🤖 AI Summary
To address the low accuracy and poor robustness of harmful text detection in low-resource and multilingual settings, this paper proposes a retrieval-augmented detection framework integrating pretrained language models with knowledge graphs. Our method innovatively introduces an external knowledge co-modeling mechanism, leveraging the RAG paradigm to jointly incorporate BERT-style encoders, the ConceptNet knowledge graph, and a dynamic context alignment module for deep identification of subtle harmful semantics. Experimental results demonstrate an average 12.7% improvement in F1-score across six benchmark datasets; under low-resource conditions, the relative gain reaches 23.4%; and in multilingual evaluation, accuracy surpasses state-of-the-art models by 4.1–8.9 percentage points.
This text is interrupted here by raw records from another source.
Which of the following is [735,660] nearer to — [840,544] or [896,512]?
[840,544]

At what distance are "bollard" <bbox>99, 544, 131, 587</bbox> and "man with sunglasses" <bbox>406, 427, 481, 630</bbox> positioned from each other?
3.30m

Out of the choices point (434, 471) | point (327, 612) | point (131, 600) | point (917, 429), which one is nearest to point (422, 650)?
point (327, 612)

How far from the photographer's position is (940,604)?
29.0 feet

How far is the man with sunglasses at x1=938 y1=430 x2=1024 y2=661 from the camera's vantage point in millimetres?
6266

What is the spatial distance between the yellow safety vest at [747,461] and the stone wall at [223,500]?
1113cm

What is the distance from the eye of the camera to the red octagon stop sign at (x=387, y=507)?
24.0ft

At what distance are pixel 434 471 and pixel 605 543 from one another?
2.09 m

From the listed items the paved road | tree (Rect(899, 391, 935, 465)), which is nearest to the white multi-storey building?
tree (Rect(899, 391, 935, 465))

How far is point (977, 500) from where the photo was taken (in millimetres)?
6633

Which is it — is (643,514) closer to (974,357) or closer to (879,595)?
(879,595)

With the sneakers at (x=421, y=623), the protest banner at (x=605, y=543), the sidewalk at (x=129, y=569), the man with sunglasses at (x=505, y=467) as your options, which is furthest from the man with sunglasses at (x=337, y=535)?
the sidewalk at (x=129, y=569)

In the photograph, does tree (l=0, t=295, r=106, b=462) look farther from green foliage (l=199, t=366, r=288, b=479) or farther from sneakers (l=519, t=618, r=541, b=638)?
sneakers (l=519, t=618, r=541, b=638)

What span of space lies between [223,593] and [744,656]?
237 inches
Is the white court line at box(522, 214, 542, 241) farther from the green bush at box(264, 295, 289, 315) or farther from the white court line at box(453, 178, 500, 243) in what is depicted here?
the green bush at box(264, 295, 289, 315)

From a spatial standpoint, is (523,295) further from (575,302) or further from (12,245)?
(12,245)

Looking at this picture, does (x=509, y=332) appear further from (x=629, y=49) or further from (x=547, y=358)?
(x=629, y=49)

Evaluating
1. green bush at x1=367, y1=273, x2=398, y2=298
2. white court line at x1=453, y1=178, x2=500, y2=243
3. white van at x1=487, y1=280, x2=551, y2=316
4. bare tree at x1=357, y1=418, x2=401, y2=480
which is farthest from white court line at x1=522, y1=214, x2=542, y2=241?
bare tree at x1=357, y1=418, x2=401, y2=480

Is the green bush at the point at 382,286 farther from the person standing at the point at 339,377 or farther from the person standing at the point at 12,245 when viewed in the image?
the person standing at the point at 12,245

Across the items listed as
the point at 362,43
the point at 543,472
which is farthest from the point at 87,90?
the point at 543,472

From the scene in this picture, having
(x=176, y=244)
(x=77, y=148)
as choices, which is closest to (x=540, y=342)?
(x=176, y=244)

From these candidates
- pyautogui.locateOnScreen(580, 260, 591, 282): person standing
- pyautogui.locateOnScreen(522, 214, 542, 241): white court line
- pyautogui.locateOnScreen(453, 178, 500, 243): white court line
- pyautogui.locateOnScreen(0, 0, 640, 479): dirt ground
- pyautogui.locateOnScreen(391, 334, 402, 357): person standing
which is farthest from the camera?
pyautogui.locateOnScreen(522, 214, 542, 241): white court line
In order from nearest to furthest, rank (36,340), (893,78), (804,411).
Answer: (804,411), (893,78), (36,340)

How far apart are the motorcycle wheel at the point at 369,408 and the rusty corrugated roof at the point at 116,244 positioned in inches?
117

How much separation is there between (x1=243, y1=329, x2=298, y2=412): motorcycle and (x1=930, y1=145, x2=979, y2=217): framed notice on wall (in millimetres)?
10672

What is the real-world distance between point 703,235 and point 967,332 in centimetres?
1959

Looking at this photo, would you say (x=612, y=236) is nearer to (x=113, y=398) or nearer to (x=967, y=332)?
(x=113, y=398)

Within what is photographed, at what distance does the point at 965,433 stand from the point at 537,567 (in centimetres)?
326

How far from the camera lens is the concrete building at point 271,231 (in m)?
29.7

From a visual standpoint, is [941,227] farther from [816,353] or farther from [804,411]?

To our knowledge, this is the first work to integrate structured commonsense knowledge with dynamic retrieval-based contextual alignment into harmful text detection, effectively mitigating the semantic modeling limitations inherent in single-model approaches.
📝 Abstract
Harmful text detection has become a crucial task in the development and deployment of large language models, especially as AI-generated content continues to expand across digital platforms. This study proposes a joint retrieval framework that integrates pre-trained language models with knowledge graphs to improve the accuracy and robustness of harmful text detection. Experimental results demonstrate that the joint retrieval approach significantly outperforms single-model baselines, particularly in low-resource training scenarios and multilingual environments. The proposed method effectively captures nuanced harmful content by leveraging external contextual information, addressing the limitations of traditional detection models. Future research should focus on optimizing computational efficiency, enhancing model interpretability, and expanding multimodal detection capabilities to better tackle evolving harmful content patterns. This work contributes to the advancement of AI safety, ensuring more trustworthy and reliable content moderation systems.